Chi parla senza sapere è solito blaterare che in Italia i docenti lavorano meno che altrove. Dicono il falso. Basti fare un solo esempio: quello della “virtuosa” Germania, dove i docenti hanno 16 ore effettive di insegnamento frontale (contro le nostre 18), e 12 settimane complessive annuali di sospensione delle attività didattiche: 6 settimane in estate, 2 in autunno, 3 a Natale, una a Pasqua. In Italia, alle Superiori, le settimane annuali di sospensione delle attività didattiche sono solo nove (sei in estate, due a Natale, una scarsa a Pasqua)!
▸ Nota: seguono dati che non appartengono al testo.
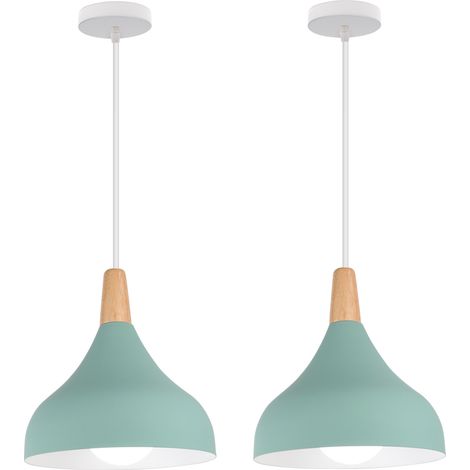 Nordic Modern Chandelier Minimalist Pendant Light Green Creative Pendant Lights Indoor Pendant Light For Bedroom Bar Cafe Kitchen Office E27 (2PCS)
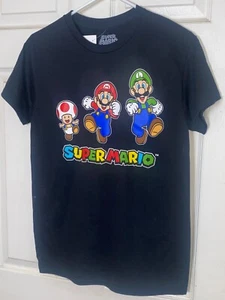 Super Mario Brothers Adult New T-Shirt Jumping Next To Colorful Name Logo sz S - Picture 1 of 4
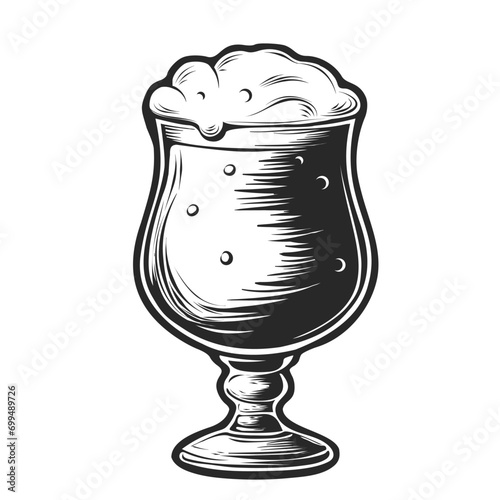 vector hand drawn beer glass full of wheat beer with foam engraved illustration. Vintage etched beer mug or tankard with dropping froth isolated on white background. Alcoholic beverage in glassware.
Inoltre, la vera differenza con i colleghi tedeschi, è lo stipendio, che per loro è doppio, e del quale essi giustamente si lamentano, perché lo considerano inadeguato alla loro professionalità!
Le settimane di vacanze estive (senza considerare quelle degli altri periodi) sono 13 in Portogallo, Bulgaria, Spagna, Irlanda, Slovenia, Bosnia, Croazia, Montenegro, Turchia, Macedonia, Ucraina, Romania, Russia, Lettonia, Lituania. 11 settimane in Islanda, Grecia, Finlandia, Serbia, Svezia, Ungheria, Polonia.
Pochi italioti lo sanno, ma molti insegnanti lavorano negli ospedali, con adolescenti gravemente malati. Li vedono soffrire, li accompagnano nel cunicolo buio della morte, mano nella mano. Perché non sono impiegati: sono Docenti.
Molti insegnanti lavorano nelle carceri, per dare un’ultima opportunità di riscatto a chi ha sprecato tutte le altre delinquendo, ed ora vuole cambiar vita. Perché non sono persone che hanno scelto la Scuola per riposarsi: sono Docenti.
Se questo Paese vuol tornare davvero ad essere degno della propria storia, deve partire dal rispetto per i propri insegnanti. E deve rinunciare a risparmiare sulla loro pelle col farli andare in pensione a 68 anni. Dopo i 60 anni nessuno può restare in cattedra, perché ha già dato tutto alla società senza ricevere neppure un “grazie”. I ringraziamenti (ancorché auspicabili) non sono un diritto dei docenti; il riposo certamente sì.